Set exercise:
Repeat, exactly and completely, the material that follows. Omit the pictures.

Items:
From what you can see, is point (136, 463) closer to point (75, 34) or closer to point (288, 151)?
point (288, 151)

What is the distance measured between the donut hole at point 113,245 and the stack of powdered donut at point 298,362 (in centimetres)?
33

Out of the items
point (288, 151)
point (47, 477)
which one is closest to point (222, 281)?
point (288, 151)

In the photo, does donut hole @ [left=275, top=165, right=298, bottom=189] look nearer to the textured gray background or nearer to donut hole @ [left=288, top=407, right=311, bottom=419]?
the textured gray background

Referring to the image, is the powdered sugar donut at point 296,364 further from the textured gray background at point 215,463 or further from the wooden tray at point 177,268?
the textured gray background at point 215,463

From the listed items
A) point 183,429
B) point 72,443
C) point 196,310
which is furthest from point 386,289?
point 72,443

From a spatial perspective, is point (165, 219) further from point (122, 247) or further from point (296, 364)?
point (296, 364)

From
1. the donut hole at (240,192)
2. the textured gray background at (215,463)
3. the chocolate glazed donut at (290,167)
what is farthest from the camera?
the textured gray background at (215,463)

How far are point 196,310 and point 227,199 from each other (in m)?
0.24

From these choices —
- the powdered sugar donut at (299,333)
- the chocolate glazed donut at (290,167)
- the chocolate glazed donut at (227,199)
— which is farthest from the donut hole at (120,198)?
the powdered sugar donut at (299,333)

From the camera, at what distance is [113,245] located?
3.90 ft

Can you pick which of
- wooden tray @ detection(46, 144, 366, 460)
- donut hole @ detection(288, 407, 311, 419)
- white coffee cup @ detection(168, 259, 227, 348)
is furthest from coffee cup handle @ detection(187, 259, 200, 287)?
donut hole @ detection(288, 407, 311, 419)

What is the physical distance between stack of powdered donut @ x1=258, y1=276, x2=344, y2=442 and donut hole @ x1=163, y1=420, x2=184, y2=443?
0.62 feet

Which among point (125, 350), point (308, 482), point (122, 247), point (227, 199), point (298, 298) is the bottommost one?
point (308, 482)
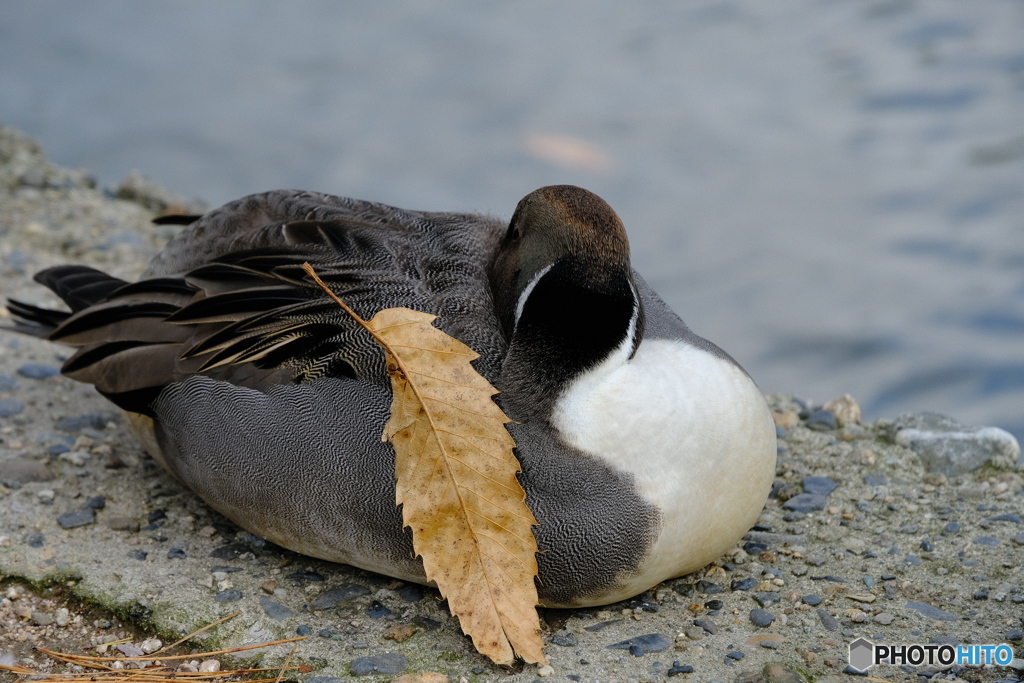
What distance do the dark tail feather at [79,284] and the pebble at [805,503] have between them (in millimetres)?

Output of the task:
From what you can see, is point (136, 463) closer to point (75, 34) or closer to point (288, 151)?
point (288, 151)

What is the distance measured between the donut hole at point 113,245 and the stack of powdered donut at point 298,362 (in centimetres)?
33

Out of the items
point (288, 151)
point (47, 477)
which one is closest to point (222, 281)?
point (288, 151)

In the photo, does donut hole @ [left=275, top=165, right=298, bottom=189] look nearer to the textured gray background or nearer to donut hole @ [left=288, top=407, right=311, bottom=419]?
the textured gray background

Referring to the image, is the powdered sugar donut at point 296,364 further from the textured gray background at point 215,463 or further from the wooden tray at point 177,268?
the textured gray background at point 215,463

From the listed items
A) point 183,429
B) point 72,443
C) point 196,310
which is furthest from point 386,289?
point 72,443

From a spatial perspective, is point (165, 219) further from point (122, 247) or further from point (296, 364)?
point (296, 364)

From
1. the donut hole at (240,192)
2. the textured gray background at (215,463)
3. the chocolate glazed donut at (290,167)
what is farthest from the camera?
the textured gray background at (215,463)

How far are point 196,310 and point 227,199 from each other (in m)?
0.24

From these choices —
- the powdered sugar donut at (299,333)
- the chocolate glazed donut at (290,167)
- the chocolate glazed donut at (227,199)
— which is farthest from the donut hole at (120,198)?
the powdered sugar donut at (299,333)

From the camera, at what distance is [113,245] located?
3.90 ft

Can you pick which of
- wooden tray @ detection(46, 144, 366, 460)
- donut hole @ detection(288, 407, 311, 419)
- white coffee cup @ detection(168, 259, 227, 348)
is furthest from coffee cup handle @ detection(187, 259, 200, 287)?
donut hole @ detection(288, 407, 311, 419)

What is the physical distance between stack of powdered donut @ x1=258, y1=276, x2=344, y2=442 and donut hole @ x1=163, y1=420, x2=184, y2=443?
0.62 feet

Which among point (125, 350), point (308, 482), point (122, 247), point (227, 199), point (298, 298) is the bottommost one?
point (308, 482)
What distance do the dark tail feather at [79,284] and the pebble at [805,503] have between them (in millimetres)?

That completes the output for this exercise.